Researchers at West Virginia University are studying the effects of large-scale mine applications of coal combustion byproducts (CCBs) on groundwater chemistry. In particular, the study is looking at the ability of coal ash to eliminate or reduce acid mine drainage.

“The use of CCBs in coal mine environments is far reaching and affects the environment slowly but permanently,”said Jennifer Simmons, program coordinator with the West Virginia Water Research Institute at WVU and project researcher.

“We are investigating how past and present CCB management practices have impacted groundwater quality by studying sites throughout the mid-Atlantic region,”explained Simmons.”Understanding the implications of using large-scale CCB applications in coal mine environments will allow us to make better decisions in the future regarding the use of CCBs in mine land reclamation.
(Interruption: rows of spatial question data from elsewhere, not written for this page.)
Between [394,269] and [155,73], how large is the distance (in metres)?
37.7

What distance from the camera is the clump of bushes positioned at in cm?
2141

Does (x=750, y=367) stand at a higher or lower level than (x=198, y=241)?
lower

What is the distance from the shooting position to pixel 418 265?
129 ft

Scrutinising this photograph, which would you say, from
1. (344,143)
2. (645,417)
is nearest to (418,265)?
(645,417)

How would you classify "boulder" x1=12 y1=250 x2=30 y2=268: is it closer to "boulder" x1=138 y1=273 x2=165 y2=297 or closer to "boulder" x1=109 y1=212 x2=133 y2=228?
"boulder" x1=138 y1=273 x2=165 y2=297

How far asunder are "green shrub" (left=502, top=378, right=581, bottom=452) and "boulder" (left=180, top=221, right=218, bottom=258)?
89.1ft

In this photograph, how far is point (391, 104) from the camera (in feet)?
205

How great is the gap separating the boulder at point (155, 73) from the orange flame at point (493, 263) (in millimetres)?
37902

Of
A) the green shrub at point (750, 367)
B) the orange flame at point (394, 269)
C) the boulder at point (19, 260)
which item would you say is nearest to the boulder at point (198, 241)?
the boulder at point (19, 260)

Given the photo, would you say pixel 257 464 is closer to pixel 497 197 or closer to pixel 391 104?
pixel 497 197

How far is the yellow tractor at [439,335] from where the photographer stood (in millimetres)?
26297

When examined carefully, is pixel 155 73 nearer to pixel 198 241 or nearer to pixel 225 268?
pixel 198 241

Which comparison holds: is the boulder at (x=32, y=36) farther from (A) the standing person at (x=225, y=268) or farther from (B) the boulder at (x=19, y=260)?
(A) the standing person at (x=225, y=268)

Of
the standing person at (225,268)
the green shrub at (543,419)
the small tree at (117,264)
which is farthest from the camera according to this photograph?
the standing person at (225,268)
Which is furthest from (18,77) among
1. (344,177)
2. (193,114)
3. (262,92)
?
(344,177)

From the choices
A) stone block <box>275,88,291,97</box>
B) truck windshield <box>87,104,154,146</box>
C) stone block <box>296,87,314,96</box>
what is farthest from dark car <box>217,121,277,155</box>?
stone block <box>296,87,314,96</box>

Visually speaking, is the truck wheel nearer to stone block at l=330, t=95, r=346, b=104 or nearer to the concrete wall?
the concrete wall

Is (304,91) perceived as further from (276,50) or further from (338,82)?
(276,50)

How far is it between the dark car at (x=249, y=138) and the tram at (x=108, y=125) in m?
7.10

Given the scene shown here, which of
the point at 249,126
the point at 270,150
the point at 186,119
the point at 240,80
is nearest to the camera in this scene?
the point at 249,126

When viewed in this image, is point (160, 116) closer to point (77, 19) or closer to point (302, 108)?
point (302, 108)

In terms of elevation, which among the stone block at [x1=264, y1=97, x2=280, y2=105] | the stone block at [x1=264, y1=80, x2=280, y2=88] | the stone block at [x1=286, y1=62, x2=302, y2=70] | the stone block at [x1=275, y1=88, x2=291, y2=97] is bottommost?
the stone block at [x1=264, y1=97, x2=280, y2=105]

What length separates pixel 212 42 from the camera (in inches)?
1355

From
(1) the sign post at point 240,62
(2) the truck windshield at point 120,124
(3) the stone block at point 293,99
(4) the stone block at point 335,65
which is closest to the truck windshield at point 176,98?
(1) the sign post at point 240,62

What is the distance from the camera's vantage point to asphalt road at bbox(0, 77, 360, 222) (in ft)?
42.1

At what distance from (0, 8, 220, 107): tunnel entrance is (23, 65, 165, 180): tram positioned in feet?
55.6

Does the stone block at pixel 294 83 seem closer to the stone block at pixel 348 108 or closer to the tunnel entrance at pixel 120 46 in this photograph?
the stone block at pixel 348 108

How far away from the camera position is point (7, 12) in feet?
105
It will enable us to better predict how these materials will perform in acid environments, which will help us select the most suitable materials for acid mine drainage remediation projects without the risk of leaching toxic metals.”

Joining Simmons on the research is Louis McDonald, assistant professor of Environmental Soil Chemistry with WVU s Division of Plant and Soil Sciences.

“While most coal combustion byproducts application sites are monitored for changes in groundwater chemistry, few studies are conducted to show the effects of CCBs on groundwater chemistry,”McDonald said.

Ongoing research activities include assembling existing data, characterizing the chemical and physical properties of the CCB and its impacted waters and conducting a laboratory analysis of the leachability of metals from CCBs under acidic conditions.

The project is funded by the Combustion Byproducts Recycling Consortium (CBRC) with the assistance of the National Mine Land Reclamation Center (NMLRC) at WVU and has a total budget of $152, 847. The CBRC is a five-year program funded by the U.S. Department of Energy-National Energy Technology Laboratory (DOE-NETL) and is managed by WVU s NMLRC . The objective of the CBRC is to develop and demonstrate technologies to address issues related to the recycling of byproducts associated with the coal combustion process.